II. Résumé des arguments de la requérante
La requérante a présenté ses observations le 21/03/2025, qui peuvent être résumées comme suit :
1. La requérante affirme que le signe est constitué d’une combinaison inhabituelle d’éléments, ce qui crée un néologisme. Selon la requérante, le message véhiculé par le signe n’est pas clair du tout, car il fait allusion à un nouveau type d’intelligence artificielle qui n’est pas couramment utilisé par les consommateurs pertinents sur le marché concerné. À son avis, le caractère descriptif du signe n’est pas clair et immédiat, mais il pourrait, tout au plus, simplement suggérer ce à quoi il se réfère.

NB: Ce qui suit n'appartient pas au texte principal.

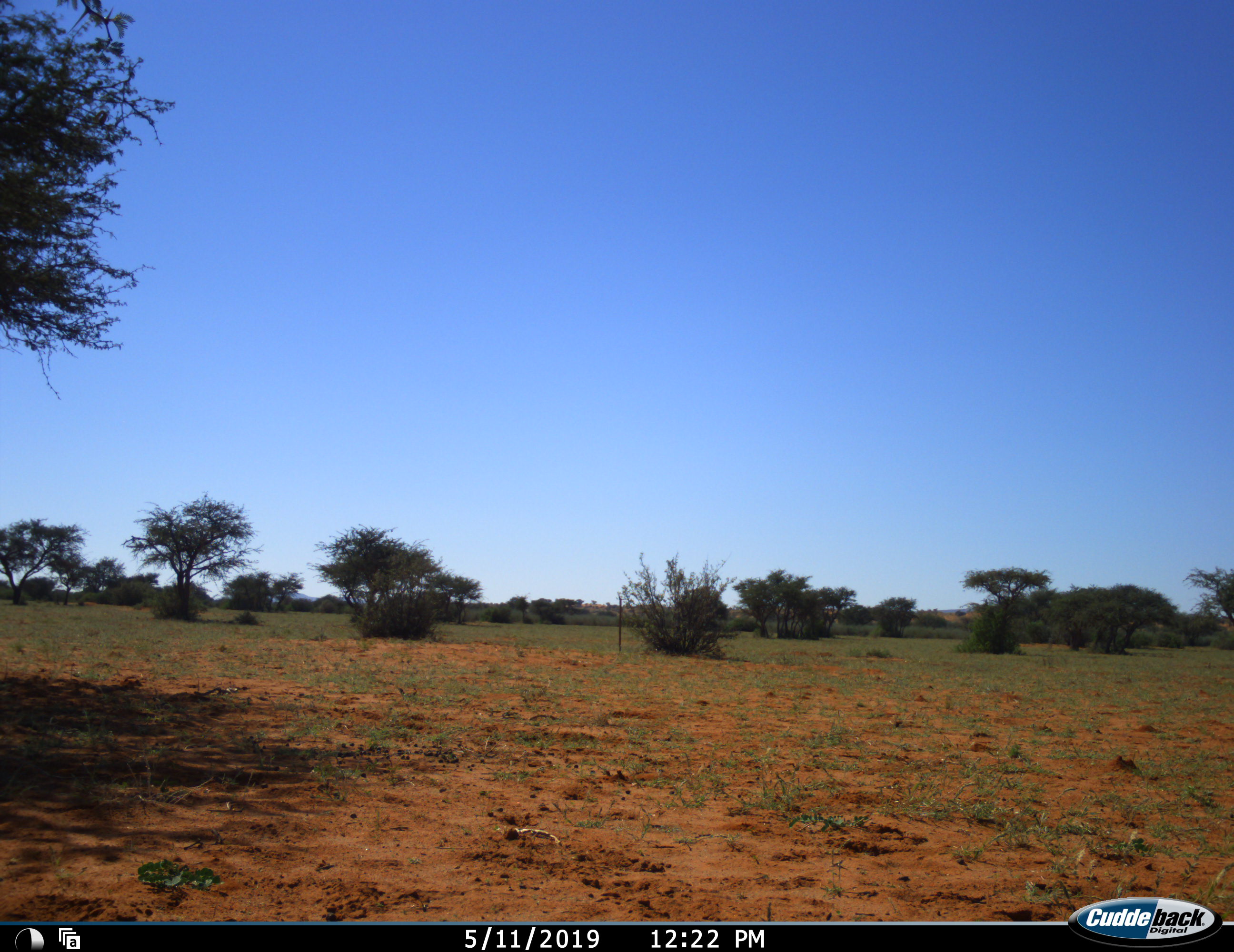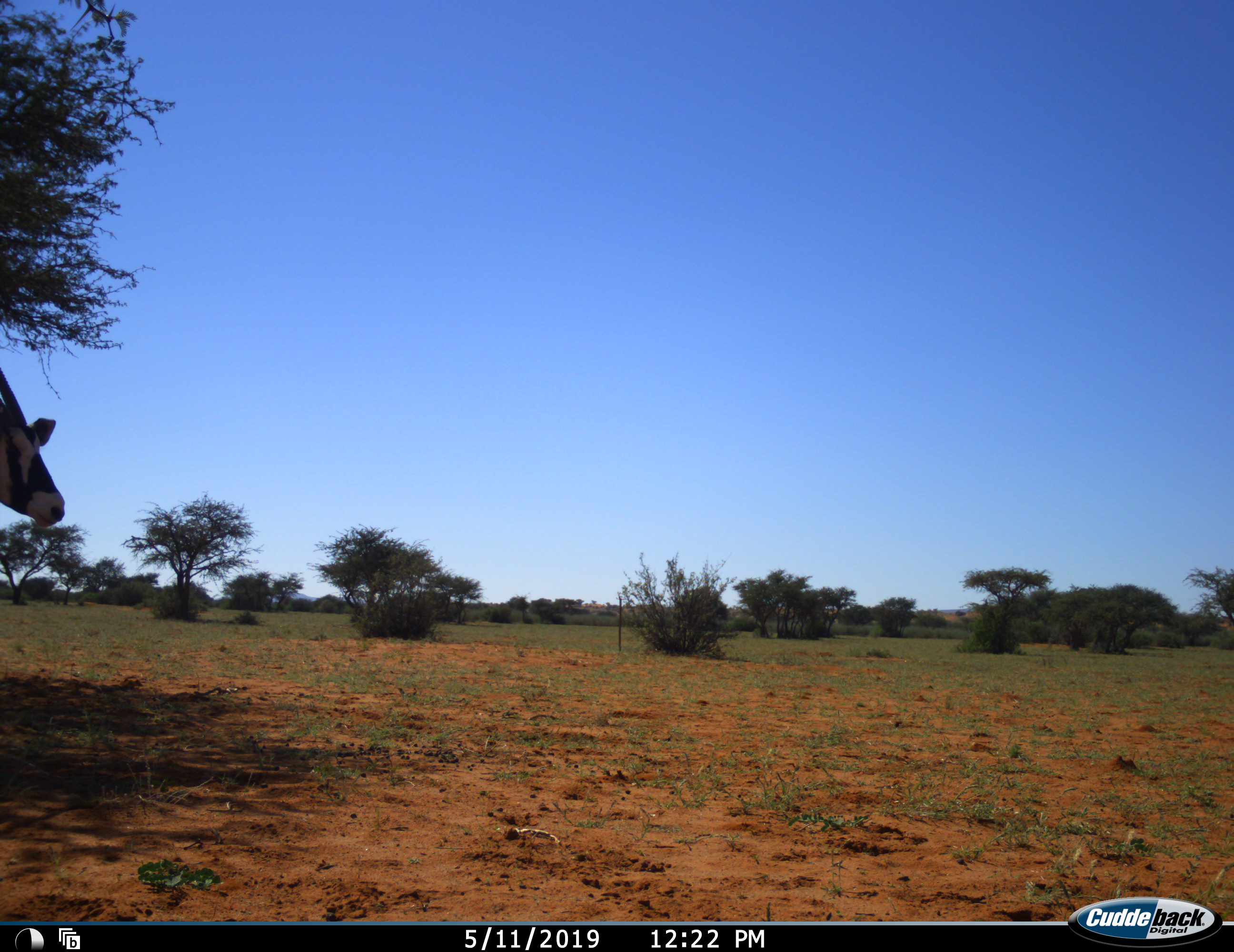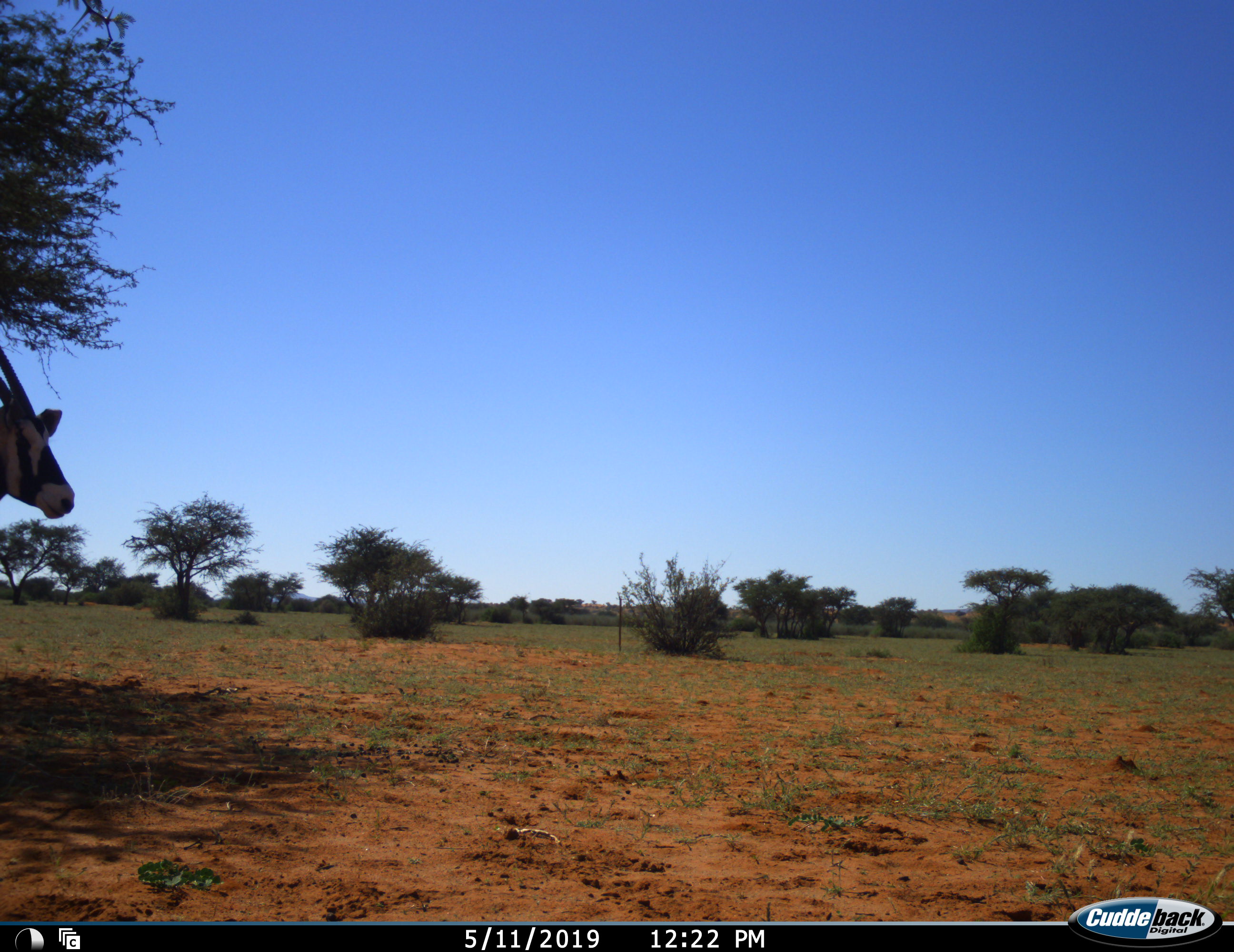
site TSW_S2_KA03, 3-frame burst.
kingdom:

2. La requérante indique également que le signe ne peut être considéré comme ayant une signification simple, en raison de son originalité et du caractère inhabituel de sa combinaison de mots, ce qui exige un effort d’interprétation et un processus cognitif pour en comprendre le sens. Le fait que le contenu du signe, en référence à sa signification, ne soit perceptible qu’après réflexion, confère au signe un caractère distinctif.
III. Motifs
Conformément à l’article 94 du RMUE, il appartient à l’Office de prendre une décision fondée sur les motifs ou les preuves sur lesquels la requérante a eu l’occasion de présenter ses observations.
Après avoir dûment pris en considération les arguments de la requérante, l’Office a décidé de maintenir l’objection.
Il est de jurisprudence constante que chacun des motifs de refus d’enregistrement énumérés à l’article 7, paragraphe 1, du RMUE est indépendant et requiert un examen distinct. En outre, il convient d’interpréter ces motifs de refus à la lumière de l’intérêt général qui sous-tend chacun d’eux. L’intérêt général à prendre en considération doit refléter des considérations différentes selon le motif de refus en cause (16/09/2004, C-329/02 P, « SAT.2 », EU:C:2004:532, point 25).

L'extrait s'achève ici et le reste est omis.